Adam grew quieter as Brett grew more confidential, tossing out phrases like, “Since I feel like I already
know, Kyle…” By the time we got to the espresso, the feeling was mutual. I believed I already knew more about Brett than I’d ever need to know—which shows how wrong you can be.
It was after nine o’clock when a slow moving pair of headlights turned off the main highway and wound down through the trees toward us. The music had gone quiet, moody, slow. Astrud Gilberto was singing “Once Upon a Summertime” in that slurred, slightly-off way, like she was tipsy too. I was listening to her rather than Brett’s theories on outing closeted politicians, but I did notice when he trailed into silence.

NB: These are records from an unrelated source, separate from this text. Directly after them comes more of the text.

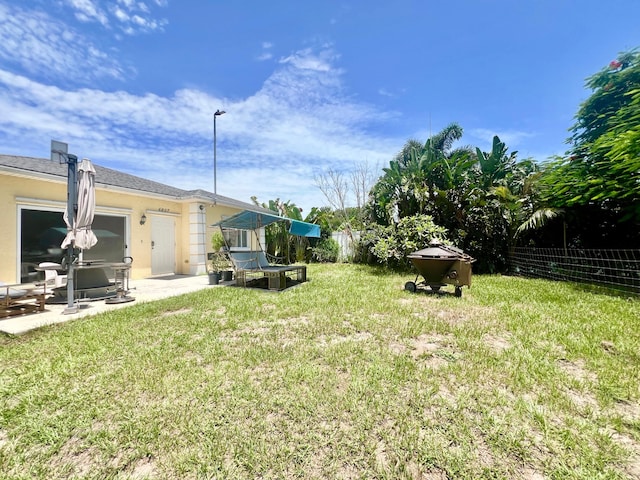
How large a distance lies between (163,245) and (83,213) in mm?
6078

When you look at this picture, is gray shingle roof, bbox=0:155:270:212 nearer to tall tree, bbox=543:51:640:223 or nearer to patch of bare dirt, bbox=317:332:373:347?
patch of bare dirt, bbox=317:332:373:347

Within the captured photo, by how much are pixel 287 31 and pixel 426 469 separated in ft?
40.1

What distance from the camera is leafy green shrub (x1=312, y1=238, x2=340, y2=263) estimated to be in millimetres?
16922

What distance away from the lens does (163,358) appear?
11.8ft

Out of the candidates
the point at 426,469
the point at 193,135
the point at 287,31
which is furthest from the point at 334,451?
the point at 193,135

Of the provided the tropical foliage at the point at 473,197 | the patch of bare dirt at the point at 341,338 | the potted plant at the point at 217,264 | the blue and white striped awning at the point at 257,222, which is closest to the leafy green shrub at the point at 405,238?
the tropical foliage at the point at 473,197

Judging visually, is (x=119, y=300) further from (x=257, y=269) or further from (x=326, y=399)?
(x=326, y=399)

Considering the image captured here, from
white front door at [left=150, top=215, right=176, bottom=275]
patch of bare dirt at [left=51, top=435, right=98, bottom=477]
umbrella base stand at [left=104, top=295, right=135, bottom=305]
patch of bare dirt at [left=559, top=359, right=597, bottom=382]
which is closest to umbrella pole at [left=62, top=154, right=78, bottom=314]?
umbrella base stand at [left=104, top=295, right=135, bottom=305]

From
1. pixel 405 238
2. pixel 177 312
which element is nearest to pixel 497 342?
pixel 177 312

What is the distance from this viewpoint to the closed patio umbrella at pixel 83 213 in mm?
6154

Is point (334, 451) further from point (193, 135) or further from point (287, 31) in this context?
point (193, 135)

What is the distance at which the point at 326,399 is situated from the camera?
2.68 metres

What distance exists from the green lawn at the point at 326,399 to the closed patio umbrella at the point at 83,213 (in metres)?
2.13

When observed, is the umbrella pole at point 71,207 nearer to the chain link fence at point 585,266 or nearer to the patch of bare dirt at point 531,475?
the patch of bare dirt at point 531,475
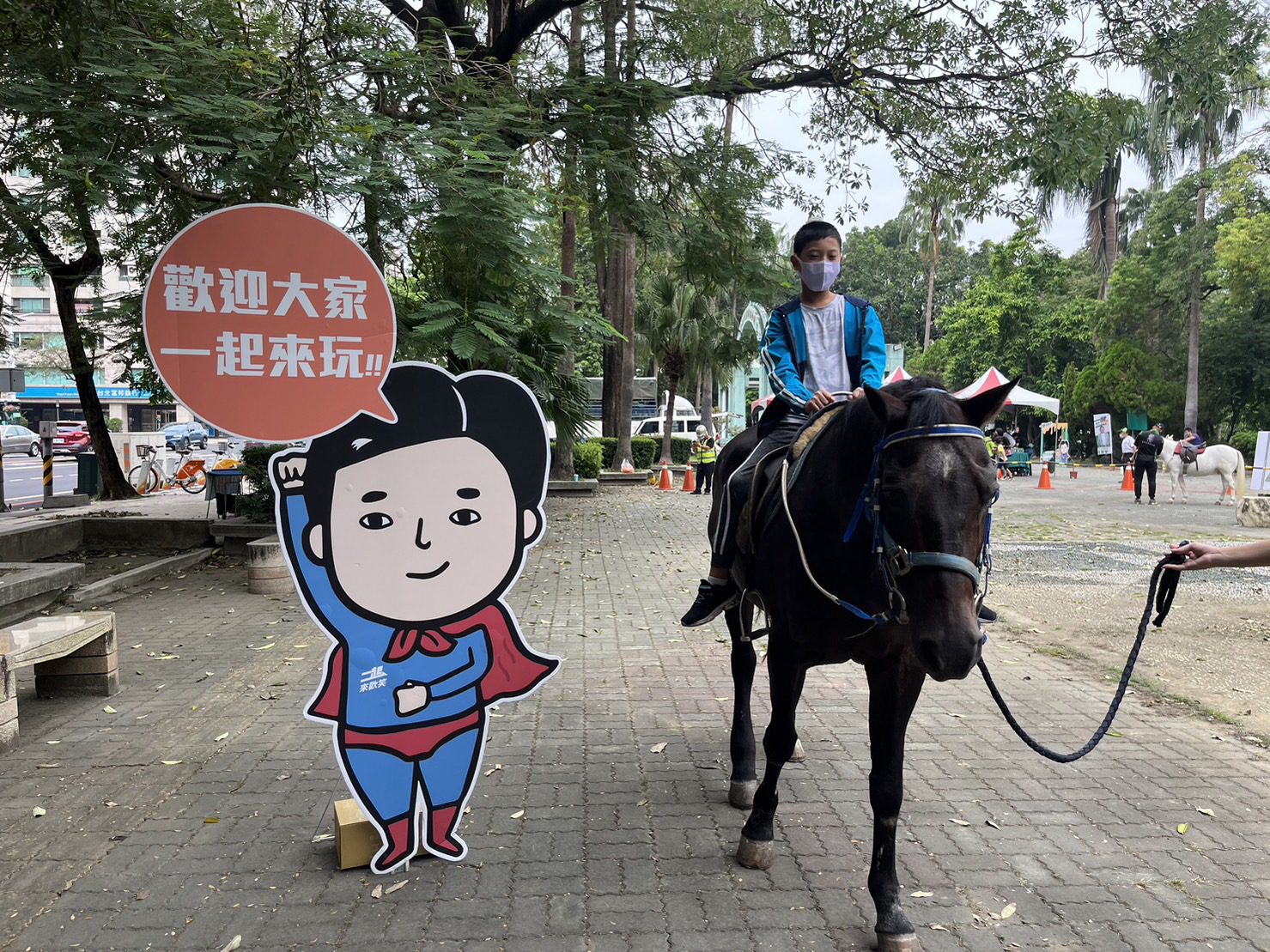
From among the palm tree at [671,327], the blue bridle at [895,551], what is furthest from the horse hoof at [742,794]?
the palm tree at [671,327]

We watched as the headlights turned into a 1967 Chevy convertible.
“What’s that supposed to be?”
“The welcome wagon,” I answered.
“Not the Cobbs?” Adam said, sounding ready to laugh.
“That’s Mayor Cobb and the Honorable Miss Irene to you,” I said.
“Mayor Cobb?”
“Mayor of what?” Brett wanted to know.
“Of Steeple Hill. By formal election. We’re a township now.”
We watched as Mayor Cobb unfolded himself from the navy blue Chevy. He turned to help his sister, precariously balancing a pie, disembark. Irene’s foot caught in the hem of her long cotton skirt, and for a second it looked like all three of them would end up on the gravel.
“Spinster” is no longer politically correct, but if ever a woman fit the bill, it was Irene Cobb. Micky told me Irene had been attractive in an au naturel way back in the days of frosted lipstick, but by the time she was teaching my ninth grade biology class she wasn’t fueling any adolescent fantasies. She fixed her mouse-colored hair in place with plastic barrettes, and wore granny glasses that perpetually slid down her small, bony nose. A rumor circulated the freshman class that she was actually the mother of her nephew Jack, whom she and her brother Norman had raised from infancy. But then there were also rumors that Mitzie Stevens had made it with the entire Varsity Squad—and it turned out Mitzie was studying to be a nun.
Brett laughed and poured himself more wine. Adam pushed his chair back and went to greet the Cobbs. A warm, callused foot rubbed over mine insinuatingly. I moved my foot away. Brett laughed again.